The predictive ability of the model with four descriptors was studied on training and test sets. With one exception, all investigated sample sizes obtained statistically significant models at a significance level of 1% (Table 5). The exception was observed in the experiment with twenty-one compounds in the training set and nine compounds in the test set. For this model the type I error was of 1.4·10-2 and 1.6·10-14, respectively. The average of the squared correlation coefficient obtained in training sets was almost identical with the average of the squared correlation coefficient in the test sets (0.971 vs. 0.972, Table 5). The dispersion of the correlation coefficients in both sets was low (see Table 5). The above mentioned results support the validity of the SAR model with four descriptors as well as its power of predicting the toxicity of para-substituted phenols. The molecular descriptors of a new para-substituted phenol could be calculated using the online DC Demo Calculator (DC Demo Calculator, 2005). Therefore the 2D and 3D structure of the compound has to be constructed using the HyperCem software. As result, the calculate values of the molecular descriptors are displayed. Moreover, the 2D and 3D structure of a new para-substituted phenol could be used in order to predict its activity (MDF SAR Predictor, 2005). The following steps must be followed: ▪ selecting the name of learning set (RRC443_ for the para-substituted phenols set); ▪ selecting the predictor equation (the model with two or four molecular descriptors); and ▪ browsing and submitting the *.hin file of the new compound proposed for investigation. Consequently, the equation used for prediction, the calculated values of the molecular descriptors family on the structure-activity relationships for the new compound as well as the activity predicted by the model are displayed.

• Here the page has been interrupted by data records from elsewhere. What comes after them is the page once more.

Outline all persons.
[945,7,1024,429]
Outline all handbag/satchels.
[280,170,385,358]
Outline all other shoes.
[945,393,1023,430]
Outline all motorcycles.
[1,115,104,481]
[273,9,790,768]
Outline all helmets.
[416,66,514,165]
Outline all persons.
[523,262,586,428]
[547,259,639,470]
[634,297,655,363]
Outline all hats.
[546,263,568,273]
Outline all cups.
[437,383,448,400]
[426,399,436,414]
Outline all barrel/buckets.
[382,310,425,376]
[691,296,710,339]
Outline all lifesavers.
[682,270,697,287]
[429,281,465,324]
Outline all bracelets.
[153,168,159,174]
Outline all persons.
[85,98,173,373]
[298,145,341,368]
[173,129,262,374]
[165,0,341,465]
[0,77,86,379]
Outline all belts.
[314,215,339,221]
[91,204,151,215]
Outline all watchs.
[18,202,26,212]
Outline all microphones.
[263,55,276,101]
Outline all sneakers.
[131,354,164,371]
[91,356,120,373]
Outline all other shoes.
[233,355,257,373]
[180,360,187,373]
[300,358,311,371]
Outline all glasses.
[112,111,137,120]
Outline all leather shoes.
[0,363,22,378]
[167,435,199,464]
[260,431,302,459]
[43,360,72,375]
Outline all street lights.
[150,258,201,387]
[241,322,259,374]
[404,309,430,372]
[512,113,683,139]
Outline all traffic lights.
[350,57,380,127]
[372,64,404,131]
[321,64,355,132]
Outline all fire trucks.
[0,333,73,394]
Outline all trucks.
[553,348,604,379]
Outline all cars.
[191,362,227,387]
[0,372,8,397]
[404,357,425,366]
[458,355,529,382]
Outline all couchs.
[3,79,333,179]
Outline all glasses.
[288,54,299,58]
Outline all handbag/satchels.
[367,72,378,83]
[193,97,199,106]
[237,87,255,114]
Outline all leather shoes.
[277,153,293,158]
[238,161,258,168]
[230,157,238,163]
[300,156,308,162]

The comparison between the SAR model with four descriptors and the previously reported models (Ivanciuc, 1998) (Table 6) showed that the probability of coincidence between the SAR model and the MLR model is of 1.14·10-2, while that between the SAR model and the NN model is of 4.51·10-2. It can be concluded that the correlation coefficient obtained by the SAR model with four descriptors is significantly higher compared with the correlation coefficients obtained by the previously reported models (Ivanciuc, 1998).

Many approaches have been developed in order to translate the chemical information of a compound into a useful numerical value (Todeschini and Consonni, 2000). The radial basis functions (Hemmer et al. 1999), GATEWAY (Consonni et al. 2002), 3-MoRSE electron diffraction (Todeschini and Consonni, 2000) and other descriptors represent similar approaches. These approaches are useful for further investigations if their application leads to significant statistical models. The difference between models in terms of structure-activity relationships could then be investigated using the correlated correlation analysis (Steiger, 1980).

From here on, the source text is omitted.